§ Page text
# NAPA BALL JOINT PART NUMBERS



## BIGTONY (Nov 25, 2002)

Napa part number price and pic per their websight
UPPER
Part Number: NCP 2601091 
Price: Price 34.99Each








LOWER
Part Number: NCP 2601124 







Price: Price 45.99Each


----------



## pinche chico (Jan 29, 2007)

> _Originally posted by BIGTONY_@Jan 6 2010, 09:40 PM~16210353
> *Napa part number price and pic per their websight
> UPPER
> Part Number:  NCP 2601091
> ...


DAMN,,THATS CHEAPER THAN HERE IN TOWN


----------



## ben d (Nov 17, 2009)

Are these the " nearly unbreakable" ones?

I read somewhere that there were some that could be bought over the counter at some auto parts stores that were much stronger than normal.


----------



## AndrewH (Dec 12, 2002)

Power Performance Ball Joint Numbers

UPPER

Part Number: K5208

Price: $20.68 each












LOWER

Part Number: K6145T

Price: $22.52 each












Quit wasting your money, support an owner operated company, spend half the money on a joint twice as strong.

Don't make me post the straight and max angle pullout rating comparisons :biggrin:


----------



## BIGTONY (Nov 25, 2002)

> _Originally posted by AndrewH_@Jan 6 2010, 10:31 PM~16211053
> *Power Performance Ball Joint Numbers
> 
> UPPER
> ...


Where you get those and post it up i started the topic to give someone else the info if theres a better product for less money then let us all know


----------



## RegalLimited82 (Aug 23, 2005)

> _Originally posted by BIGTONY_@Jan 6 2010, 10:44 PM~16211180
> *Where you get those and post it up i started the topic to give someone else the info if theres a better product for less money then let us all know
> *


x2


----------



## REGALHILOW (Apr 19, 2007)

> _Originally posted by AndrewH_@Jan 6 2010, 10:31 PM~16211053
> *Power Performance Ball Joint Numbers
> 
> UPPER
> ...




were do you buy them


----------



## 206ness (Mar 30, 2003)

http://www.powerperformancemotorsports.com...c?categoryId=21


----------



## Classic Customs (Oct 31, 2008)

:wave: whats up bigtony


----------



## AndrewH (Dec 12, 2002)

> _Originally posted by BIGTONY_@Jan 7 2010, 12:44 AM~16211180
> *Where you get those and post it up i started the topic to give someone else the info if theres a better product for less money then let us all know
> *


I been trying for a long time. You can buy them from PowerPerformanceMotorsports.Com or through SuicideDoors.Com



Power Performance balljoints use mid-carbon(.43% SAE1045 micro alloy) hot forged,CNC milled steel housings ,where-as other aftermarket balljoints use mild steel (.17% carbon),in either weak stamped housings, or machined housings,which still tend to be weaker.Napa balljoints use machined housings with cold formed heat treated studs. The heat treating process used to get the low carbon steels harder also causes distortions and variable tolerances between the surfaces.

§ Record list
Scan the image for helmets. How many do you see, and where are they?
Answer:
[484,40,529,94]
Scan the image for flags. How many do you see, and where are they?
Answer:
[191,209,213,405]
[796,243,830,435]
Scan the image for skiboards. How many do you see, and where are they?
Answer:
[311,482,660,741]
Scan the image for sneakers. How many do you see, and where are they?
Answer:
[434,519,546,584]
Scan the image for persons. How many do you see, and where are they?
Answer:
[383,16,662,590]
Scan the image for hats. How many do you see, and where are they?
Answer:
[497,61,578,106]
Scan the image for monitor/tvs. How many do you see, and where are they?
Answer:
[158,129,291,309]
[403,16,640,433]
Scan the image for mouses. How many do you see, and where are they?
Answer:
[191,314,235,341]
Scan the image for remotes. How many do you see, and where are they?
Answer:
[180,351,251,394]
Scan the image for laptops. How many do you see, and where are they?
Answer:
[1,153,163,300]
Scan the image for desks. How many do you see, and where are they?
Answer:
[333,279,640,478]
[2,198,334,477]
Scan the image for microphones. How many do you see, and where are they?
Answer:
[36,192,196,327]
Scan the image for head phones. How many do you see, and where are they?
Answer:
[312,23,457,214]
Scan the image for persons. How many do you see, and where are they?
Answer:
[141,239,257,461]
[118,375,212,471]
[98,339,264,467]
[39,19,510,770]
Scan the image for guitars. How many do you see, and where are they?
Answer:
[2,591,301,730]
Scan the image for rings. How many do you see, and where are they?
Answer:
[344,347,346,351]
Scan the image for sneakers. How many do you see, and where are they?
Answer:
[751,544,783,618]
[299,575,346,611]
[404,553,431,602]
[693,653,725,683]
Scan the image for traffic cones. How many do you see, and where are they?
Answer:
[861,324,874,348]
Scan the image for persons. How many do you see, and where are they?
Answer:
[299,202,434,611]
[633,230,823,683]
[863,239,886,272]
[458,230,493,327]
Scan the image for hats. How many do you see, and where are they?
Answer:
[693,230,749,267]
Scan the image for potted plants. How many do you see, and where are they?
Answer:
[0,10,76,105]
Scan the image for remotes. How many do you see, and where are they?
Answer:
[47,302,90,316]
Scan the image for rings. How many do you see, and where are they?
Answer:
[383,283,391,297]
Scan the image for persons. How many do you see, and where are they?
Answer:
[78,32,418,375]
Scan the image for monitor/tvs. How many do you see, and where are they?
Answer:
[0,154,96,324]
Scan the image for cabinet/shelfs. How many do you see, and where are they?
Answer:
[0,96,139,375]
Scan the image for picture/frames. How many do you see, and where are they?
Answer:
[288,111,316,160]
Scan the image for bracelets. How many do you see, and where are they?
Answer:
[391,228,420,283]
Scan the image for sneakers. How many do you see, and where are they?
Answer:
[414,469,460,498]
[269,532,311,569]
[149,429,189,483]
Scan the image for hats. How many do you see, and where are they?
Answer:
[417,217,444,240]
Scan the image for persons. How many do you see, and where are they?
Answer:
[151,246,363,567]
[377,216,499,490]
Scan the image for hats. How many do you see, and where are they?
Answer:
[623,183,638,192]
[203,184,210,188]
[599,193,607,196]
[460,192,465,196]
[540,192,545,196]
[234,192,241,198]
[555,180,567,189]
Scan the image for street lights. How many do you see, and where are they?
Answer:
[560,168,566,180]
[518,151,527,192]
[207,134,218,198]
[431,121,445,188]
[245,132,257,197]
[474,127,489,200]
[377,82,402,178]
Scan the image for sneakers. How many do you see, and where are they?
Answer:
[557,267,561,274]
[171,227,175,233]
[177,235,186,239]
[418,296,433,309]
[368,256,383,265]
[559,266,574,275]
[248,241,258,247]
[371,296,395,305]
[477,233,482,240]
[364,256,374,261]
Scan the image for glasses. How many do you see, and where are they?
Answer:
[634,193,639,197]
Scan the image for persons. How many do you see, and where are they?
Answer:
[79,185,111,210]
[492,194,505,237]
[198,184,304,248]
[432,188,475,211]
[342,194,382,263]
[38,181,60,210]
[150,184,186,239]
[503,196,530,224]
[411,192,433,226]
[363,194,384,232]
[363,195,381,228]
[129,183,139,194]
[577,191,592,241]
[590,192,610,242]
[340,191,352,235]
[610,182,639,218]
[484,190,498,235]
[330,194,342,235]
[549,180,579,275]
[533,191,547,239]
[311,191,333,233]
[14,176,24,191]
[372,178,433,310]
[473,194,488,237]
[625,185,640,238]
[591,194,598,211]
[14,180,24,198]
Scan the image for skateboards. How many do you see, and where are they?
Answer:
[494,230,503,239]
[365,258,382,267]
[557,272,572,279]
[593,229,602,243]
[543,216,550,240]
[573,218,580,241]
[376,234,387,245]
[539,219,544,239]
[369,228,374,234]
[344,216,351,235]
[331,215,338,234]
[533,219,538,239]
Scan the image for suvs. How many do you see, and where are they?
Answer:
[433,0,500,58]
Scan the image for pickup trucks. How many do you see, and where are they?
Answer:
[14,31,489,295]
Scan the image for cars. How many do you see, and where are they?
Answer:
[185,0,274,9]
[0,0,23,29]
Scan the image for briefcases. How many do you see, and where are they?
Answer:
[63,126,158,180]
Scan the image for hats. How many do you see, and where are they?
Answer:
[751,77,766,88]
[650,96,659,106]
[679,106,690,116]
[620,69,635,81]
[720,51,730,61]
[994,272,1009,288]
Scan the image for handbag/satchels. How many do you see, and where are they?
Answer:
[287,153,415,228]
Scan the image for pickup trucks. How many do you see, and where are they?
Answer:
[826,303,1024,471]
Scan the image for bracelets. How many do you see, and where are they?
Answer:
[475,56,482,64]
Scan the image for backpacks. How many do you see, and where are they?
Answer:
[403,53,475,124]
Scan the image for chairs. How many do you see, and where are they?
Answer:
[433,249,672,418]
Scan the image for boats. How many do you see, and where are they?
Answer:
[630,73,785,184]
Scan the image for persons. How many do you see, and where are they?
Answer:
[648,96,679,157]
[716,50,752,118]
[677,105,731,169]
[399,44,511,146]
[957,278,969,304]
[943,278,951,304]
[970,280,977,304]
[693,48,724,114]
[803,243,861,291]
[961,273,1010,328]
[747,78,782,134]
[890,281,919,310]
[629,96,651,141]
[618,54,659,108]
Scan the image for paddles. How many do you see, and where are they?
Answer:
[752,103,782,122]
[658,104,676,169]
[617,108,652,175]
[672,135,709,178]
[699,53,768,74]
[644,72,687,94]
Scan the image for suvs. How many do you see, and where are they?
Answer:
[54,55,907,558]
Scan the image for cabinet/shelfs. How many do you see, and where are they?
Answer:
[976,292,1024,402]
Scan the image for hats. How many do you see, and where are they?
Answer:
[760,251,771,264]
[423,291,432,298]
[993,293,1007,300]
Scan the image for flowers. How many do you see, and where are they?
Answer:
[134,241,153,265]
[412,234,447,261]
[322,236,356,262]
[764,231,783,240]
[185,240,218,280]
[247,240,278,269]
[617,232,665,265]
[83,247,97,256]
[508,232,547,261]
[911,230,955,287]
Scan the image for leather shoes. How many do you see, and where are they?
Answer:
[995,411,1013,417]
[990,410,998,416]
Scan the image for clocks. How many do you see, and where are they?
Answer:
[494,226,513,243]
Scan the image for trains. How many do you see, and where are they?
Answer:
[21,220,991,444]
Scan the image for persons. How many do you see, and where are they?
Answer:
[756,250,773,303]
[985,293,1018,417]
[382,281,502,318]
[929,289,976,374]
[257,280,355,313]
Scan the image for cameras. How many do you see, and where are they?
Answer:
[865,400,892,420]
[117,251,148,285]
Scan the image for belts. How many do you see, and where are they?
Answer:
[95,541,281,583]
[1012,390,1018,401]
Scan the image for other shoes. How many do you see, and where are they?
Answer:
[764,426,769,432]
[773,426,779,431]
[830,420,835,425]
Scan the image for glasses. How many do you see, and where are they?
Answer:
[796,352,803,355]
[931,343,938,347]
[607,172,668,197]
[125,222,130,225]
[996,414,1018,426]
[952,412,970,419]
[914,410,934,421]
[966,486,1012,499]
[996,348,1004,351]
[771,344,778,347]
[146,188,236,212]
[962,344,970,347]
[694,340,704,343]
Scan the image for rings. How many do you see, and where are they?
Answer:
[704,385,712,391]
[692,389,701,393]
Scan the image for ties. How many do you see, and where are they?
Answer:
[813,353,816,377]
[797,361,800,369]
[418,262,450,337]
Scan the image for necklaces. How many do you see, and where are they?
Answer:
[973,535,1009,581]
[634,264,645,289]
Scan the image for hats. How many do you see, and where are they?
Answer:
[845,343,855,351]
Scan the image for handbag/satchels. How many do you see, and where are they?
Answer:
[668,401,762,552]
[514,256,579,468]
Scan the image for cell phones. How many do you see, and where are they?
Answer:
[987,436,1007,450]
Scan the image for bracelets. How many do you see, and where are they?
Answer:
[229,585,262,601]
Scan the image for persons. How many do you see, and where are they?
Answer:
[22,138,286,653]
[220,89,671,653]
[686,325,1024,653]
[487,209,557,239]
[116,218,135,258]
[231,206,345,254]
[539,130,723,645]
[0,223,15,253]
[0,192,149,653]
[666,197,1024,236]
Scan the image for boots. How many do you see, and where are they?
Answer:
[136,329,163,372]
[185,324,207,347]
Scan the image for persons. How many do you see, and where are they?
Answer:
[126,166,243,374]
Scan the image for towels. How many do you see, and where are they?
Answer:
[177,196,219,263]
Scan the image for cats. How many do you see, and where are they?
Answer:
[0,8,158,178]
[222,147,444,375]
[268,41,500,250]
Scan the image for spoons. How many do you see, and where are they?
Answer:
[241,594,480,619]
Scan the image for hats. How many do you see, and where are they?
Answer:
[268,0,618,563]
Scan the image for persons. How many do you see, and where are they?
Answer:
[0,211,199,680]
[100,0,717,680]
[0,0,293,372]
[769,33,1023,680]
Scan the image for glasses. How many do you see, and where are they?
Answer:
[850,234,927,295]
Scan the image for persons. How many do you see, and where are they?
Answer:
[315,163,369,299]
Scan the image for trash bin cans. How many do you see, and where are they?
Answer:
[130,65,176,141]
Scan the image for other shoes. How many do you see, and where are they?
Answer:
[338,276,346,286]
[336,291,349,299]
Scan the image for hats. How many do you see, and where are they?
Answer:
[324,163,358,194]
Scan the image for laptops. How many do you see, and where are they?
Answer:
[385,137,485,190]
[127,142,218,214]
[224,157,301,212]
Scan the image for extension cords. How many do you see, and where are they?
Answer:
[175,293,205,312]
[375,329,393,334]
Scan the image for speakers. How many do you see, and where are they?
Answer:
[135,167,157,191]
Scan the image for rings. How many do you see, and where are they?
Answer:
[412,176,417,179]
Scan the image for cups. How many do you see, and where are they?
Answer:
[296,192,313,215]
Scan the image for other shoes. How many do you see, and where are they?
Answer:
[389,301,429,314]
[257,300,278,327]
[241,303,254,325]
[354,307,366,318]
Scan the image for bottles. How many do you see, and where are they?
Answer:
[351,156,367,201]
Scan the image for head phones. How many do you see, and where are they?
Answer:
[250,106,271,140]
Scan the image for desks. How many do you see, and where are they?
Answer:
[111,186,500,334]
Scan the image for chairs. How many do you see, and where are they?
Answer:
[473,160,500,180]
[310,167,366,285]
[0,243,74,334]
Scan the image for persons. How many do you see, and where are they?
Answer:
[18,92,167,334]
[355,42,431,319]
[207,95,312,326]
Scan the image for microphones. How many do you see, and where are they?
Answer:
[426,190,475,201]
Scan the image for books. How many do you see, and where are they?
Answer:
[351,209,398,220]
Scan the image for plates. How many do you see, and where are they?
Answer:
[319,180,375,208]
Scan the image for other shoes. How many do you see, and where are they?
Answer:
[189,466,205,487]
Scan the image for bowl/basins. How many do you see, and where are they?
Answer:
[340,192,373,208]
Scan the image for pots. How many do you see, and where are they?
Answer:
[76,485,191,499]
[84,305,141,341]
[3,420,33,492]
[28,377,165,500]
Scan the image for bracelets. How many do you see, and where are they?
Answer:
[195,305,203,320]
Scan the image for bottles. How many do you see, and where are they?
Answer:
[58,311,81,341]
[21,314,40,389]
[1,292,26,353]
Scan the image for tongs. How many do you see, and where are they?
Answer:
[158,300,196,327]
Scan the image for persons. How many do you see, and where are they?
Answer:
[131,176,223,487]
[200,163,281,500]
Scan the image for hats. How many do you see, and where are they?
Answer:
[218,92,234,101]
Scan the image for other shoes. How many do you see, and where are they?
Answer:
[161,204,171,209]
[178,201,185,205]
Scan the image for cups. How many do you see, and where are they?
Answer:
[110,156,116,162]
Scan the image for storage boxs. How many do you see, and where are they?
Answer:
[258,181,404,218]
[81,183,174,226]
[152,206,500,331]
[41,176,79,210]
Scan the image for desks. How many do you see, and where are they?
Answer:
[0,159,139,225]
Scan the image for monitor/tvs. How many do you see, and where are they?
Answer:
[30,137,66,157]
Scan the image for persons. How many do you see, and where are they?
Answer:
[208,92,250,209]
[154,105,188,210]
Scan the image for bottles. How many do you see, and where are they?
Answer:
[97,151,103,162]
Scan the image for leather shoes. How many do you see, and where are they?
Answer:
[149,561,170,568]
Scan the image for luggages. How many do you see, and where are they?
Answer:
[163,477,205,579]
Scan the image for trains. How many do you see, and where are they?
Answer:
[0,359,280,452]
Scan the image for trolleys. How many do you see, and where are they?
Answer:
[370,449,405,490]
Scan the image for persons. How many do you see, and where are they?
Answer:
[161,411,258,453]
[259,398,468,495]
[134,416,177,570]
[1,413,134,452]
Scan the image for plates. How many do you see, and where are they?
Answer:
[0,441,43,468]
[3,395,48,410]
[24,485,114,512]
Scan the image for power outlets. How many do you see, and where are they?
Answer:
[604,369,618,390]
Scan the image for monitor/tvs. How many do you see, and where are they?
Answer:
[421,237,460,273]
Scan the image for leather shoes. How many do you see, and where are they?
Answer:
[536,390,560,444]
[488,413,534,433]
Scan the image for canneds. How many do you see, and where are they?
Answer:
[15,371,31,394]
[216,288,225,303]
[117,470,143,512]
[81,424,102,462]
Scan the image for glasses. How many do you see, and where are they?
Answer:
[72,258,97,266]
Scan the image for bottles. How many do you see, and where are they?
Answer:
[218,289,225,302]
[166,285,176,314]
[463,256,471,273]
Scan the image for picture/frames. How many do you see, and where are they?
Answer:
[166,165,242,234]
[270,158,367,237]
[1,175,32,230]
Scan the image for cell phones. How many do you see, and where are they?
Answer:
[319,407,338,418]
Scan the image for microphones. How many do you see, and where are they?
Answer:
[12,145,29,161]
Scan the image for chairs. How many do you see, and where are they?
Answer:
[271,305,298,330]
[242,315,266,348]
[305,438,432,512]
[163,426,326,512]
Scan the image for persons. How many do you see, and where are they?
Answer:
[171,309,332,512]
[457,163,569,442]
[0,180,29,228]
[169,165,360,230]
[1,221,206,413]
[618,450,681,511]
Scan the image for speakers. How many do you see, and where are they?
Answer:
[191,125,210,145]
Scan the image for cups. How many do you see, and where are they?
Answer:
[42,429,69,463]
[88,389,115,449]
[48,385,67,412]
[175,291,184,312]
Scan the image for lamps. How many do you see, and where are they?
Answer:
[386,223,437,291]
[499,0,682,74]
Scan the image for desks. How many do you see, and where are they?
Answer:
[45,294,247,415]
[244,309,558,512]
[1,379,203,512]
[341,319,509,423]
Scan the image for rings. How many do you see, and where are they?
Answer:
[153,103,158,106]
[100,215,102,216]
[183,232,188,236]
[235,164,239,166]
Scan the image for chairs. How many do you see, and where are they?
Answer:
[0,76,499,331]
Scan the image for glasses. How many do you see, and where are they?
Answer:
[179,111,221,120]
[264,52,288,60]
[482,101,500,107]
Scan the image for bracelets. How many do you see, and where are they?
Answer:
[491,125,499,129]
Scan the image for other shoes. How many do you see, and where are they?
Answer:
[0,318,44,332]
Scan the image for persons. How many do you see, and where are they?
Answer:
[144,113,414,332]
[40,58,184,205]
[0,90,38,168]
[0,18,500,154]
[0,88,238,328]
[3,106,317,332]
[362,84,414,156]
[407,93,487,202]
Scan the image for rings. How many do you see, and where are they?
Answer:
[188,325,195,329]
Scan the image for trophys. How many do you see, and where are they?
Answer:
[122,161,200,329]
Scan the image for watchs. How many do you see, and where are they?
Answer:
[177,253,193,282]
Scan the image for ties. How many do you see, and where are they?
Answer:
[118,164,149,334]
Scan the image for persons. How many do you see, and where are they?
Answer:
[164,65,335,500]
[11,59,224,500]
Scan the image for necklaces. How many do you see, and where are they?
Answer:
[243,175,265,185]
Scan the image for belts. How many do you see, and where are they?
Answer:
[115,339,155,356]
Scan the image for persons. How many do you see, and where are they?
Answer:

§ Directives
- A) Translate this sentence from the ball joint thread into Spanish: "Napa balljoints use machined housings with cold formed heat treated studs."
- B) In the ball joint thread, what part number is listed for the lower Power Performance ball joint?
The records are separate material and are unrelated to the ball joint thread.

§ Exercise solutions
- A) Las rótulas de Napa usan carcasas mecanizadas con pernos conformados en frío y tratados térmicamente.

- B) K6145T